Other genes of interest present in the ovale parasite genomes are those that encode for the reticulocyte-binding proteins (13–14 genes) and the genes with tryptophan-rich domains (40 genes); these have been proposed as potential candidate antigens for future vaccines; they are also present in other Plasmodium spp. such as P. vivax (Wang et al. 2015).

The surfin gene family

Surfin (surface-associated interspersed) genes are present in all human malaria parasites but to a much greater degree in the P. ovale variants, with 125 genes in P. ovale wallikeri and 50 genes in P. ovale curtisi. They mostly have a subtelomeric location and usually appear within or adjacent to pir/oir genes. The polymorphic proteins encoded by these genes are transmembrane proteins that are exposed on the surface of both the infected erythrocyte and the merozoite (Winter et al. 2005).
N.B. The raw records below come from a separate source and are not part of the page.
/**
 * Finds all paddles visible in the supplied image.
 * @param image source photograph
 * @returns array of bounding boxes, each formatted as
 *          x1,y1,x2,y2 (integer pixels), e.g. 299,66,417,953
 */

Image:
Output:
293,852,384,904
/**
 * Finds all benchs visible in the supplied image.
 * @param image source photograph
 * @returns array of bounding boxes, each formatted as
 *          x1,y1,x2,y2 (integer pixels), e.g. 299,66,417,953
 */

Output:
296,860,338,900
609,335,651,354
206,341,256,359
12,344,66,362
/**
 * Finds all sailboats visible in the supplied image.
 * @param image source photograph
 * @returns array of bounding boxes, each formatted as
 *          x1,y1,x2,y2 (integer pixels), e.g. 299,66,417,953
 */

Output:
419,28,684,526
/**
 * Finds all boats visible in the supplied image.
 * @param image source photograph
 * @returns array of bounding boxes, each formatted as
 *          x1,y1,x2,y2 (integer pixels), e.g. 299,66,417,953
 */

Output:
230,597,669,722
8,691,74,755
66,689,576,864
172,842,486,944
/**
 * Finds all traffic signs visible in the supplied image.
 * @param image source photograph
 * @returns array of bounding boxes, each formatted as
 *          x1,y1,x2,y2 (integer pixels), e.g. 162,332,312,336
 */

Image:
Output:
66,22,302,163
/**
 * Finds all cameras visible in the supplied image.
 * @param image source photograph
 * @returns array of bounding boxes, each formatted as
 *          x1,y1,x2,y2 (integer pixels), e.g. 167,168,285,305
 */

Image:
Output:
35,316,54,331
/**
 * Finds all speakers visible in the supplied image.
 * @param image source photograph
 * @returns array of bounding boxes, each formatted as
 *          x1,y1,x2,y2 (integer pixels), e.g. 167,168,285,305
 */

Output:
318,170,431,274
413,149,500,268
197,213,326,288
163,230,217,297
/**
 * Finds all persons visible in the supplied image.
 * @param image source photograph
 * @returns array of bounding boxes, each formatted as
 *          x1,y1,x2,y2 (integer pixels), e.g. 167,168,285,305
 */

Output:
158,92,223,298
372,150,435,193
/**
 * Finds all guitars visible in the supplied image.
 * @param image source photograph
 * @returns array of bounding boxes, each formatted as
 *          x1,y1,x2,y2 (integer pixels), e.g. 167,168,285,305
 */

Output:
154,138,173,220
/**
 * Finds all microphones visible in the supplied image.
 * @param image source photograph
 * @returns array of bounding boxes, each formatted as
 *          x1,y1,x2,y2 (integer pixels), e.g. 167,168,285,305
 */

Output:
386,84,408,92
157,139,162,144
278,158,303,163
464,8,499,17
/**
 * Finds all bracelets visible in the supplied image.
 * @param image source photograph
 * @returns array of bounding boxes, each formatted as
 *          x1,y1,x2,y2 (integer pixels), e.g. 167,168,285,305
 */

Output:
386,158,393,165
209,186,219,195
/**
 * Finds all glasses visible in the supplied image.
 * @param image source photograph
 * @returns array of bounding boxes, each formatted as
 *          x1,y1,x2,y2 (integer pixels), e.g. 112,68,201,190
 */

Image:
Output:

As with SICAvar proteins in P. knowlesi and PfEMP1 proteins in P. falciparum, SURFIN proteins contain several copies of a tryptophan-rich domain in the cytoplasmic region, known as WRD, the function of which is unknown. In SURFIN proteins, the WRD consists of three blocks: a WRD-A block of 40–60 aa, and two WRD-b blocks of 40–50 aa. The comparative analysis of the conserved sequences in the WRD domain allows us to conclude that SURFIN proteins have an evolutionary origin common to the PfEMP1 and SICAvar proteins (Frech and Chen 2013). On the other hand, an analysis of the modification in the WRD domain expression of these proteins reveals the fundamental role they play in transport from the parasite-derived membranous structures established in the infected red blood cell cytoplasm (called Maurer’s clefts) to the membranes (Kagaya et al. 2015).

Conclusion

Eradicating malaria has become one of the key challenges facing the World Health Organization. In recent years, enough information has been accumulated on the disease, the parasite and the mosquito vectors to understand that only a global approach can put an end to malaria. The programs used so far have made it possible to control the disease in Europe and North America, with a residual number of cases in both regions. But the problem is in those countries where malaria is a real public health problem. This is the case, for example, in the countries of sub-Saharan Africa. In these, it will be necessary to combine all the tools available to science. One of the tools that more knowledge has generated in recent years are the genomics. Knowing and understanding the information derived from genomic analyses of the parasites causing human malaria should make it possible to approach the eradication of the disease from different fronts. The molecular tools used in recent years, such as next-generation sequencing (NGS), make it possible to attack the disease and act at an epidemiological, treatment or diagnostic level. The great depth obtained with the new bioinformatics approaches, which save a great deal of time and facilitate decision-making, must be added. The development of vaccines, the detection of genes associated with drug resistance, or the knowledge of molecular hot spots in the life cycle of the parasite, have to be addressed in the future in a global manner and taking into account the conscientious analysis of the genomics of Plasmodium. Of course, we cannot ensure that control of all aspects of genomics will lead to end malaria transmission. We are not in a position to know whether that knowledge will be sufficient. But we know that it will be necessary in the development of tools that enable rapid and reliable diagnosis, and that allow us to control adaptive parasite processes. Similarly, molecular tools and genomic knowledge of the parasite must become the cornerstone on which to base the development of one or more effective malaria vaccines. The great genetic variability of the parasite, its complex life cycle and the lack of knowledge about the immune response it triggers are the main stumbling blocks for the development of an effective vaccine. But there is no doubt that the difficulties will be minor relying on genomic knowledge of the disease.